Trecho do texto
Como equilibrar a balança?

Apesar disso, a propriedade industrial é importante e precisa ser protegida. Sem uma recompensa, as empresas não investiriam tempo e dinheiro em novas tecnologias, principalmente na área da saúde, em que os testes clínicos podem levar décadas.

O prazo de exclusividade de 20 anos é um benefício justo ao inventor e deve ser respeitado. Sem essa garantia, não haveria incentivo à inovação. Além disso, um sistema eficaz de proteção da propriedade industrial gera um ambiente de segurança jurídica, o que atrai investidores e parceiros comerciais.

Mas também há desafios quando se trata do acesso a medicamentos e tratamentos, pois o alto preço dos produtos afeta diretamente os pacientes. Para encontrar um equilíbrio entre proteção à inovação e promoção da saúde, há algumas medidas que podem ser adotadas pelos países.

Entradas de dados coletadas
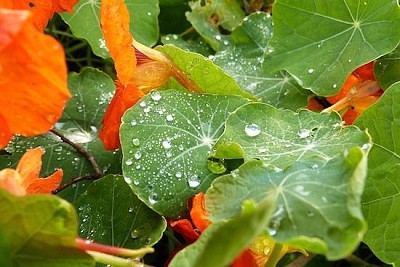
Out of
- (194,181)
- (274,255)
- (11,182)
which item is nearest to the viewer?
(11,182)

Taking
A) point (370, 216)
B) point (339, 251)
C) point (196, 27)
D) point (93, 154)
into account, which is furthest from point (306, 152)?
point (196, 27)

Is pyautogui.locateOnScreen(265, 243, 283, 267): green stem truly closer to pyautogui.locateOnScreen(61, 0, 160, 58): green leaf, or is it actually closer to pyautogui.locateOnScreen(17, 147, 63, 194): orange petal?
pyautogui.locateOnScreen(17, 147, 63, 194): orange petal

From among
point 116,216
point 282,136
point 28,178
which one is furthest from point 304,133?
point 28,178

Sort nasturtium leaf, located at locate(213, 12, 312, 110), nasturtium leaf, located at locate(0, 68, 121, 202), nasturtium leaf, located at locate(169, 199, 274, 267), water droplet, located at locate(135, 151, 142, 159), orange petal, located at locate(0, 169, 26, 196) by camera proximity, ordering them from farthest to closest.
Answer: nasturtium leaf, located at locate(213, 12, 312, 110) → nasturtium leaf, located at locate(0, 68, 121, 202) → water droplet, located at locate(135, 151, 142, 159) → orange petal, located at locate(0, 169, 26, 196) → nasturtium leaf, located at locate(169, 199, 274, 267)

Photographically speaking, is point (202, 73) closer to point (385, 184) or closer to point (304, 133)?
point (304, 133)

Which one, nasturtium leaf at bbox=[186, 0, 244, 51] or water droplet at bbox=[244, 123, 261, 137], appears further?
A: nasturtium leaf at bbox=[186, 0, 244, 51]

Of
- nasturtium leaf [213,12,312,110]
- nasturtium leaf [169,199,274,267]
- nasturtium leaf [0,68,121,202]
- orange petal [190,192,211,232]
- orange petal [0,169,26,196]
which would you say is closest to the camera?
nasturtium leaf [169,199,274,267]

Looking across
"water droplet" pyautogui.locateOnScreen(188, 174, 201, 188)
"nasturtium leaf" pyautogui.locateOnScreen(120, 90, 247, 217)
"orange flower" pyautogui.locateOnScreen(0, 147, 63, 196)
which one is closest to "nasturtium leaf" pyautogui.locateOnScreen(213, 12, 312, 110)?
"nasturtium leaf" pyautogui.locateOnScreen(120, 90, 247, 217)
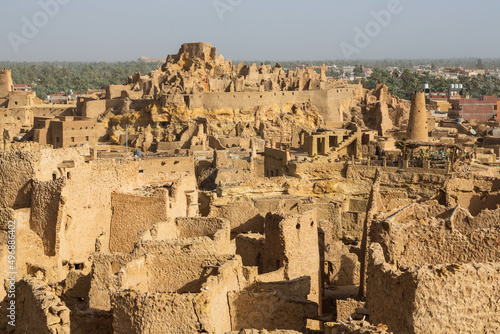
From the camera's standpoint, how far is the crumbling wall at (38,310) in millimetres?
9688

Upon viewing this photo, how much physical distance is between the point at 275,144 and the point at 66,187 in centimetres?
2986

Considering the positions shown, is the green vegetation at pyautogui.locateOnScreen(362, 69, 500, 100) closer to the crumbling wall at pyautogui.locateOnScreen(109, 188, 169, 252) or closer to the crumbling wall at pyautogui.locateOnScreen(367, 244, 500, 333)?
the crumbling wall at pyautogui.locateOnScreen(109, 188, 169, 252)

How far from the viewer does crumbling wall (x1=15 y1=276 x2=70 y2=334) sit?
9.69m

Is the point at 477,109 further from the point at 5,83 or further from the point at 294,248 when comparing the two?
the point at 294,248

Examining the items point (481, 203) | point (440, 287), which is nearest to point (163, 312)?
point (440, 287)

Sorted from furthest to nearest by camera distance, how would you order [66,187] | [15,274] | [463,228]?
[66,187]
[15,274]
[463,228]

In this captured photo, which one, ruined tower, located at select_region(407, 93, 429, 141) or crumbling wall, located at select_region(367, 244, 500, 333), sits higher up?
crumbling wall, located at select_region(367, 244, 500, 333)

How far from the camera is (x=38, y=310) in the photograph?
10172mm

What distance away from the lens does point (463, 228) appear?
1175 centimetres

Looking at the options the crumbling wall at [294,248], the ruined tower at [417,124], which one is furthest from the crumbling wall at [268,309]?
the ruined tower at [417,124]

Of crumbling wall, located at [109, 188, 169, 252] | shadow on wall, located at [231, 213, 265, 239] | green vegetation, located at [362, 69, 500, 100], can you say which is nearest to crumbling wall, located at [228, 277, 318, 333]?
crumbling wall, located at [109, 188, 169, 252]

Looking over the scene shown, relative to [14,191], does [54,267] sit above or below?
below

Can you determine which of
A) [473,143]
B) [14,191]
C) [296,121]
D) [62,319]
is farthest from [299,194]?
[296,121]

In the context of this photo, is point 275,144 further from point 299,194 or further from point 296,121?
point 299,194
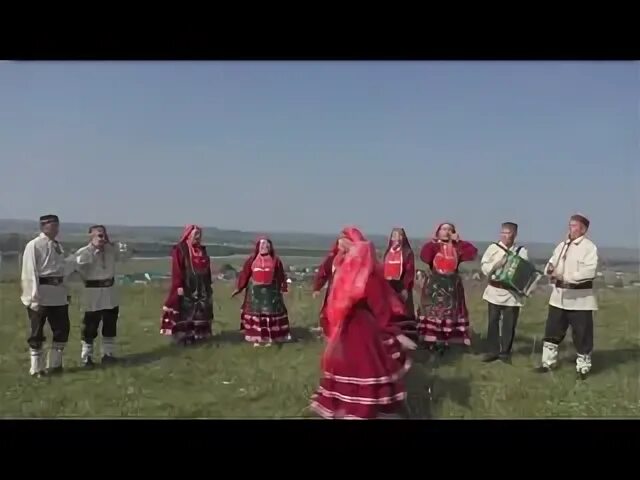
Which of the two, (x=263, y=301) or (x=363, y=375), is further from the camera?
(x=263, y=301)

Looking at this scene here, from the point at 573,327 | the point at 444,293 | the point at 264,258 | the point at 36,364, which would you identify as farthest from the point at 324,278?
the point at 36,364

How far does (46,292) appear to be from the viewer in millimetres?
2812

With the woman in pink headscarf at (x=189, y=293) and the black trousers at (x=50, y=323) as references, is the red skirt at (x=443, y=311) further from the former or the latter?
the black trousers at (x=50, y=323)

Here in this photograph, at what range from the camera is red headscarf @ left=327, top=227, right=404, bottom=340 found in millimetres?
2738

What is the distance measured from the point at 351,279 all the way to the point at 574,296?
855 mm

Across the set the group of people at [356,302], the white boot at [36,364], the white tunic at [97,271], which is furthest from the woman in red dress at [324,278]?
the white boot at [36,364]

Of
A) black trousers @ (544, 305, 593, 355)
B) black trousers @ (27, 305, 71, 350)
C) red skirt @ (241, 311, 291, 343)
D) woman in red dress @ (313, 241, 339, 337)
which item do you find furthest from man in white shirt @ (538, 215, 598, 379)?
black trousers @ (27, 305, 71, 350)

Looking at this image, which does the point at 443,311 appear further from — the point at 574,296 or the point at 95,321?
the point at 95,321

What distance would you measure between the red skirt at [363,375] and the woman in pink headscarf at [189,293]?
0.52 meters
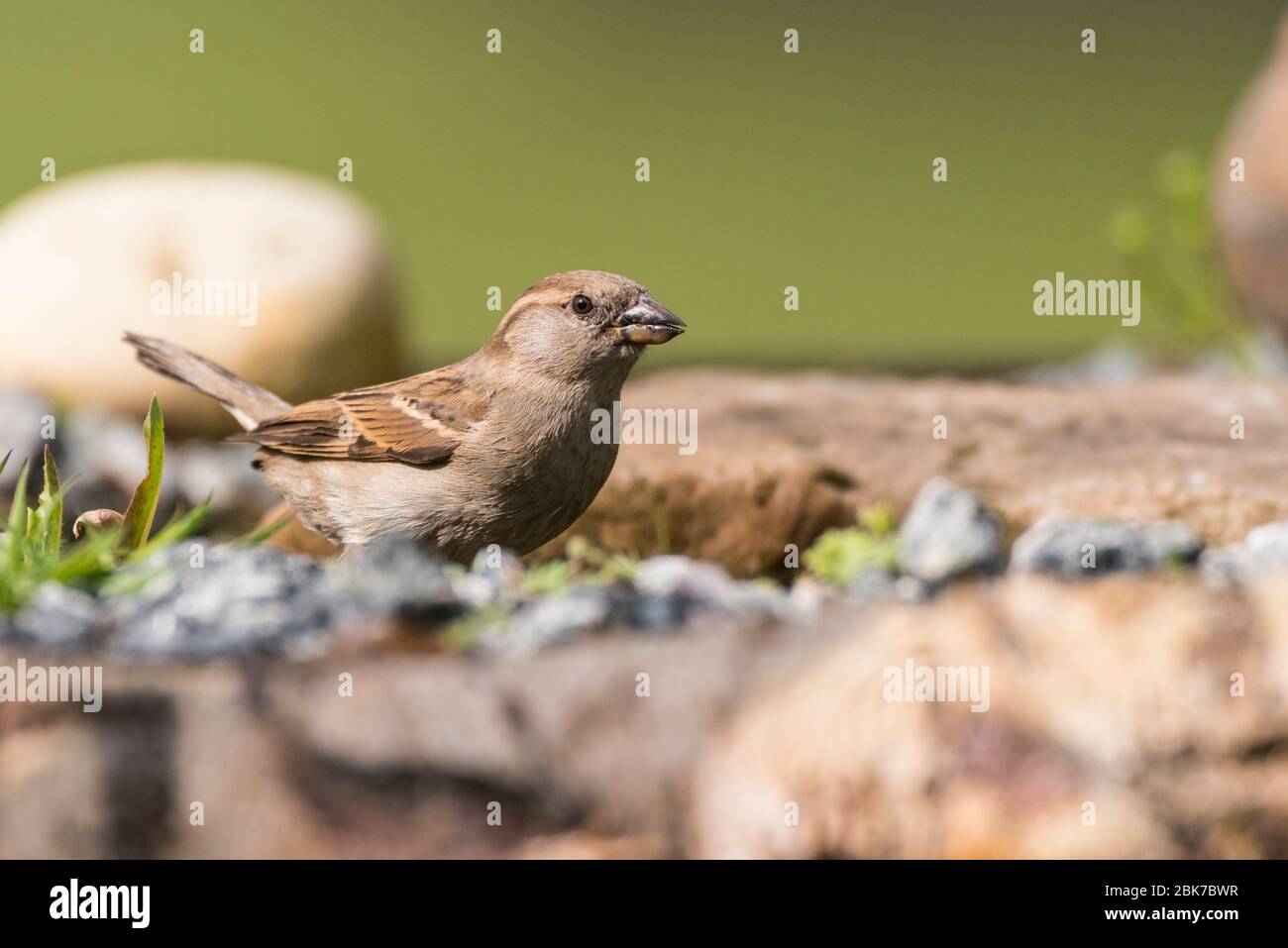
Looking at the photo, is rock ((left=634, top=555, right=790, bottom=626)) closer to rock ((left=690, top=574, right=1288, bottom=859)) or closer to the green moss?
A: the green moss

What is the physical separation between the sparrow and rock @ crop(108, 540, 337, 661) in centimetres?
59

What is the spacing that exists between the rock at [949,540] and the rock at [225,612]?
101cm

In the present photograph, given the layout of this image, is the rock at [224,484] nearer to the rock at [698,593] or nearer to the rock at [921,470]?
the rock at [921,470]

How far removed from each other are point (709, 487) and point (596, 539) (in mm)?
346

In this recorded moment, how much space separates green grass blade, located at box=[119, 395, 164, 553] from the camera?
3270mm

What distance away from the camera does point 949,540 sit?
2.71 metres

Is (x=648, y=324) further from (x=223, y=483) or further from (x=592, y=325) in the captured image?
(x=223, y=483)

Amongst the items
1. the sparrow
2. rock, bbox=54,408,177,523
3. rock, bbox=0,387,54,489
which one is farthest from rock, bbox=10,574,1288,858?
rock, bbox=0,387,54,489

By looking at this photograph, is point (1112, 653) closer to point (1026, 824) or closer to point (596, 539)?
point (1026, 824)

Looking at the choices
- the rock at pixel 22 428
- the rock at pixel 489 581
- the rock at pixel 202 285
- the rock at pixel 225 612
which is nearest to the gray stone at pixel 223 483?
the rock at pixel 202 285

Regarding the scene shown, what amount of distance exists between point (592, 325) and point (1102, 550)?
121cm
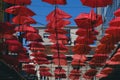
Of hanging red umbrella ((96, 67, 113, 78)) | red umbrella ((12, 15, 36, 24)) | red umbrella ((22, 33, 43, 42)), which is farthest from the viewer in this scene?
hanging red umbrella ((96, 67, 113, 78))

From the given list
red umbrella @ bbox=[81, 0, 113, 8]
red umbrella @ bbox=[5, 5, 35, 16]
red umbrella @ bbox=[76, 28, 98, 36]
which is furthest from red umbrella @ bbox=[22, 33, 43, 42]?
red umbrella @ bbox=[81, 0, 113, 8]

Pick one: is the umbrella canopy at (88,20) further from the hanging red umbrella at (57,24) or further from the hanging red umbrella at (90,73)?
the hanging red umbrella at (90,73)

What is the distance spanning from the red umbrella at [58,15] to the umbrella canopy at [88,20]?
1.06 ft

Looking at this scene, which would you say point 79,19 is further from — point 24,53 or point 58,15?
point 24,53

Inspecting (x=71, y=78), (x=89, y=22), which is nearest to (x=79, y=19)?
(x=89, y=22)

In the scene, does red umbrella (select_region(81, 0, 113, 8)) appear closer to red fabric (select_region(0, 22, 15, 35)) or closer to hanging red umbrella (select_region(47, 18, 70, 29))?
hanging red umbrella (select_region(47, 18, 70, 29))

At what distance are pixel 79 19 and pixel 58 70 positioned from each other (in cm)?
982

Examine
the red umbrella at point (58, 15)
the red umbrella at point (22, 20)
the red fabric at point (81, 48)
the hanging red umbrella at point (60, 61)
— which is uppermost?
the red umbrella at point (58, 15)

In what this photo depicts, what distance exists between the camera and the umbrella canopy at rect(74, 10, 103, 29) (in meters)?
12.0

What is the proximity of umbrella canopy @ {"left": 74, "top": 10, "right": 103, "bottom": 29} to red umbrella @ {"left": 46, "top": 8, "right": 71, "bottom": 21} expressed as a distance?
323 mm

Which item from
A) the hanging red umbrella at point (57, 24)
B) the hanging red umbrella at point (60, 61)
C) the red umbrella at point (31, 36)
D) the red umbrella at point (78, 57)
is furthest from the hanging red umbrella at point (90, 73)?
the hanging red umbrella at point (57, 24)

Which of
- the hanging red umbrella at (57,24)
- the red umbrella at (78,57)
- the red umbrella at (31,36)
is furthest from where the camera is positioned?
the red umbrella at (78,57)

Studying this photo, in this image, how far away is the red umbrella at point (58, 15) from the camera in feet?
38.8

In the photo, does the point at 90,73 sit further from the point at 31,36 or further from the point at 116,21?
the point at 116,21
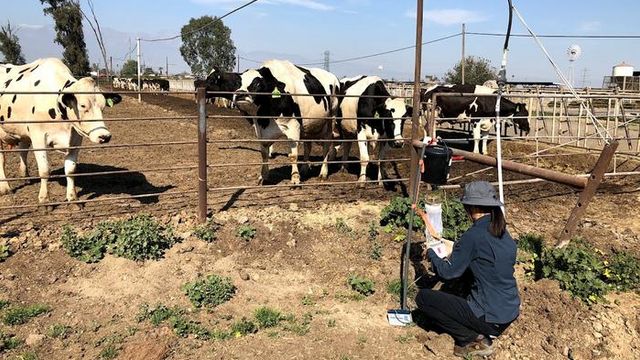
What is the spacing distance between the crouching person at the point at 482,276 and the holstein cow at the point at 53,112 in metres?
4.48

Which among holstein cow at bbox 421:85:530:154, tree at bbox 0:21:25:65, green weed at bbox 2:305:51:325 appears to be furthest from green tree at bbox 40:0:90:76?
green weed at bbox 2:305:51:325

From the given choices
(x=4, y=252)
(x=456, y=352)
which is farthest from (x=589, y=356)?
(x=4, y=252)

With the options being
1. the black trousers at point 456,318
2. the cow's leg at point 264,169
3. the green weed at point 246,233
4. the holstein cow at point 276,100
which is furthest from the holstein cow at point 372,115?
the black trousers at point 456,318

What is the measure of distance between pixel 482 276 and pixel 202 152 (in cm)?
347

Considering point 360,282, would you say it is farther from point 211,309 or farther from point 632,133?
point 632,133

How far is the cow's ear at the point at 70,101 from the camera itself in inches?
243

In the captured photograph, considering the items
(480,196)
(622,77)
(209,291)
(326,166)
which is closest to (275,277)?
(209,291)

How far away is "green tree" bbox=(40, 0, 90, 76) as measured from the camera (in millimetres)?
52344

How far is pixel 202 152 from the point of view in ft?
18.8

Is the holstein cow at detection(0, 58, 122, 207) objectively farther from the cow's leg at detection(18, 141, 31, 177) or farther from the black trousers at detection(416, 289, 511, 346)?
the black trousers at detection(416, 289, 511, 346)

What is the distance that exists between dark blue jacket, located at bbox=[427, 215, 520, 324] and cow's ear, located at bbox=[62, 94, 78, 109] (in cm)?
504

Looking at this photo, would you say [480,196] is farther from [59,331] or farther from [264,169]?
[264,169]

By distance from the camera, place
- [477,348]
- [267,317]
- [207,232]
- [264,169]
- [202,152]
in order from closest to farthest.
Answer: [477,348]
[267,317]
[207,232]
[202,152]
[264,169]

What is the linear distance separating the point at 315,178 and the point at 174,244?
3691 mm
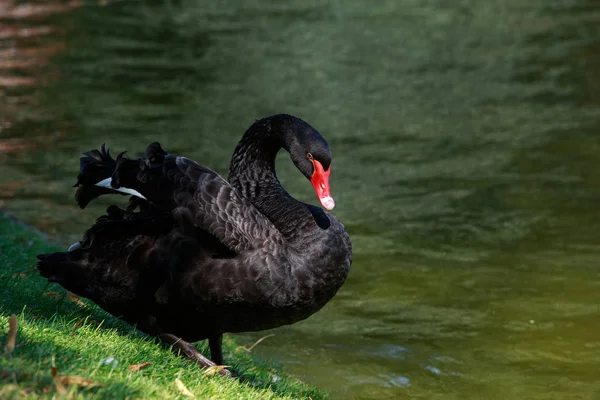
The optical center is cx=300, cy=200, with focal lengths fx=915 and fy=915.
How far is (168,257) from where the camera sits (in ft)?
16.4

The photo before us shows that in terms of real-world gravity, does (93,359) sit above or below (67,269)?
below

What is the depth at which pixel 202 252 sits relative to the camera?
4.95m

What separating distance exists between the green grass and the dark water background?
1187 millimetres

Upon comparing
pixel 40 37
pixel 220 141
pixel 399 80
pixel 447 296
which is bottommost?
pixel 447 296

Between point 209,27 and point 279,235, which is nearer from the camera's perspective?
point 279,235

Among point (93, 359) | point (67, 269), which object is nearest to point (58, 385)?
point (93, 359)

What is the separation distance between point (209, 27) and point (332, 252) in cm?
1880

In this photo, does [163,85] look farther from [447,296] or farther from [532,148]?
[447,296]

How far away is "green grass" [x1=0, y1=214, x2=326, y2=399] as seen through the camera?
3.69m

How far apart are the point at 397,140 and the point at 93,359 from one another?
32.6 ft

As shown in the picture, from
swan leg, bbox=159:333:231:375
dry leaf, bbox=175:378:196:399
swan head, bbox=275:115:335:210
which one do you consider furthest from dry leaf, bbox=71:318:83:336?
swan head, bbox=275:115:335:210

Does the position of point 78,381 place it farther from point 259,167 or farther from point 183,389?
point 259,167

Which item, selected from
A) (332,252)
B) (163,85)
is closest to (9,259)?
(332,252)

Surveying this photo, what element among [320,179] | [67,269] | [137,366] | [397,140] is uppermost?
[397,140]
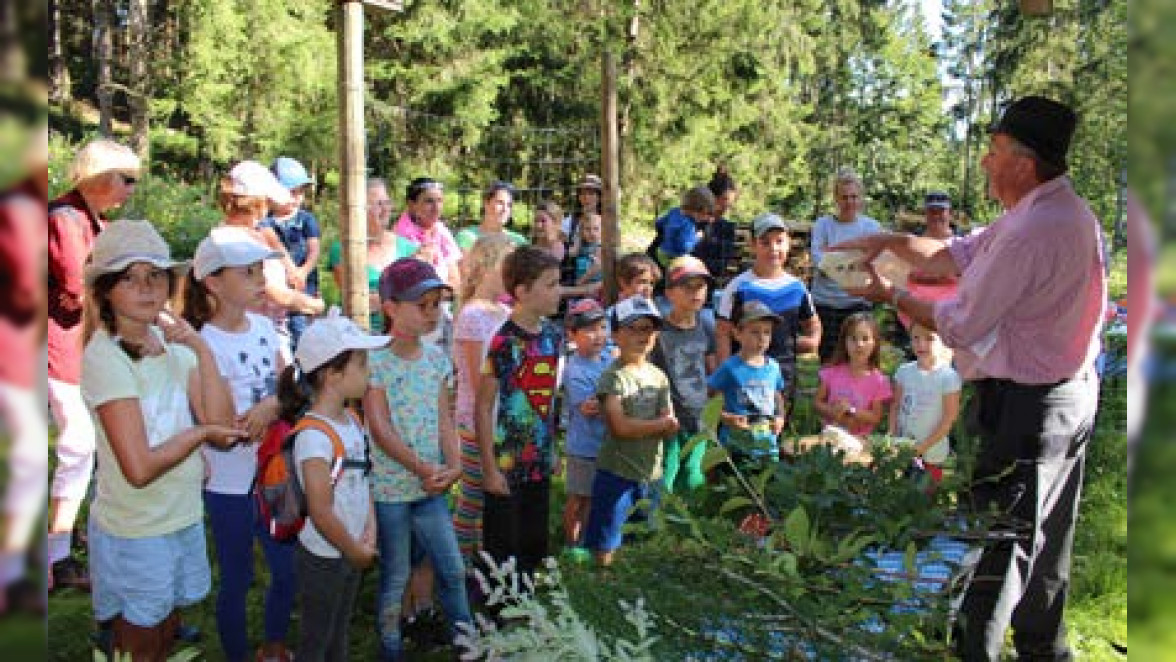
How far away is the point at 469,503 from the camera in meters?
4.39

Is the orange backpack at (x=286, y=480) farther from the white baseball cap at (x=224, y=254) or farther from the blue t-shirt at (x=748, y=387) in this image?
the blue t-shirt at (x=748, y=387)

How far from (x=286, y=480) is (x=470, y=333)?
1.64 meters

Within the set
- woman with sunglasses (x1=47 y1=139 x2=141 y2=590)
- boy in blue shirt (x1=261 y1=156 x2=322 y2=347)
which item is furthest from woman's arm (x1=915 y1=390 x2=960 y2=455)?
woman with sunglasses (x1=47 y1=139 x2=141 y2=590)

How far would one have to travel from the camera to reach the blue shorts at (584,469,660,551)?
4340 mm

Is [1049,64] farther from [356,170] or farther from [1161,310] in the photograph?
[1161,310]

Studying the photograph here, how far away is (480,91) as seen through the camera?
62.1ft

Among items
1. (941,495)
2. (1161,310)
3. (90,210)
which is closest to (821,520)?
(941,495)

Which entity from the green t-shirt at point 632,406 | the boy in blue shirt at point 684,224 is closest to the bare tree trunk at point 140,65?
the boy in blue shirt at point 684,224

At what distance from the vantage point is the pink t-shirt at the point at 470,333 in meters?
4.56

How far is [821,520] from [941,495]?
0.29 metres

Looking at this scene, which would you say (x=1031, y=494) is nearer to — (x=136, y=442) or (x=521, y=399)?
(x=521, y=399)

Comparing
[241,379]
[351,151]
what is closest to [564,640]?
[241,379]

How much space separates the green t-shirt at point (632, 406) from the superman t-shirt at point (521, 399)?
0.98 feet

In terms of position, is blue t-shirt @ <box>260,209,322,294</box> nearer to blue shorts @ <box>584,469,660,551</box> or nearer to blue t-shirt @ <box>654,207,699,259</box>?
blue t-shirt @ <box>654,207,699,259</box>
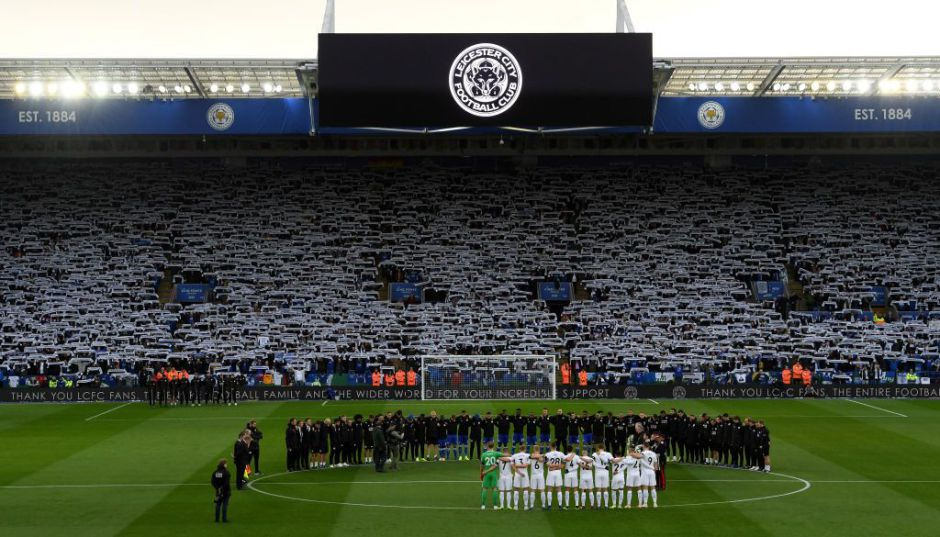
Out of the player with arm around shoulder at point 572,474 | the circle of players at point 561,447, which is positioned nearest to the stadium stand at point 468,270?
the circle of players at point 561,447

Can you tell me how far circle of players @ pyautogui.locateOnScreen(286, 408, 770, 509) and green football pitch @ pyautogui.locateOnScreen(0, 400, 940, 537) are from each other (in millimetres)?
681

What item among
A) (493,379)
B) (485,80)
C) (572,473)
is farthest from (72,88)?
(572,473)

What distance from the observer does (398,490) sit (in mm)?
28938

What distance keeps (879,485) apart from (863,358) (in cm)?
2591

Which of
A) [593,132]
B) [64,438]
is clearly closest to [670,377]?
[593,132]

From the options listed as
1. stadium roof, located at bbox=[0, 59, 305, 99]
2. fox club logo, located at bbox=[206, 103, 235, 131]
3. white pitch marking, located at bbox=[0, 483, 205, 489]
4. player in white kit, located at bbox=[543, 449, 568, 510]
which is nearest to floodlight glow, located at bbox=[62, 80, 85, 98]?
stadium roof, located at bbox=[0, 59, 305, 99]

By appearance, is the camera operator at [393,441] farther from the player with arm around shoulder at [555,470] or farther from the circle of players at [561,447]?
the player with arm around shoulder at [555,470]

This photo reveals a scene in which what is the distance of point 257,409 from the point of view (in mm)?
47062

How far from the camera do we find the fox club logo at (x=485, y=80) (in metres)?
52.9

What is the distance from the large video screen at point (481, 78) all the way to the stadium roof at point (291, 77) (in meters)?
1.52

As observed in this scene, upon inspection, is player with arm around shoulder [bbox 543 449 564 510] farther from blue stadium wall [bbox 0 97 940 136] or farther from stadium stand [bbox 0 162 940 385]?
blue stadium wall [bbox 0 97 940 136]

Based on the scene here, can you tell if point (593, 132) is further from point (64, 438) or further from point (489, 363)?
point (64, 438)

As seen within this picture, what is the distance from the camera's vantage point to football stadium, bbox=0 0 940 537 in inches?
1442

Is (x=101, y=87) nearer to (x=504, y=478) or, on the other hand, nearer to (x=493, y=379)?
(x=493, y=379)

Tarefa proposta A
Como fica em inglês a frase "O prazo de exclusividade de 20 anos é um benefício justo ao inventor e deve ser respeitado." do trecho sobre propriedade industrial?
Tarefa proposta B
Transcreva o trecho sobre propriedade industrial desde "Como equilibrar a" até "e parceiros comerciais.", inclusive.

Resposta da tarefa A
The 20-year exclusivity period is a fair benefit to the inventor and must be respected.

Resposta da tarefa B
Como equilibrar a balança?

Apesar disso, a propriedade industrial é importante e precisa ser protegida. Sem uma recompensa, as empresas não investiriam tempo e dinheiro em novas tecnologias, principalmente na área da saúde, em que os testes clínicos podem levar décadas.

O prazo de exclusividade de 20 anos é um benefício justo ao inventor e deve ser respeitado. Sem essa garantia, não haveria incentivo à inovação. Além disso, um sistema eficaz de proteção da propriedade industrial gera um ambiente de segurança jurídica, o que atrai investidores e parceiros comerciais.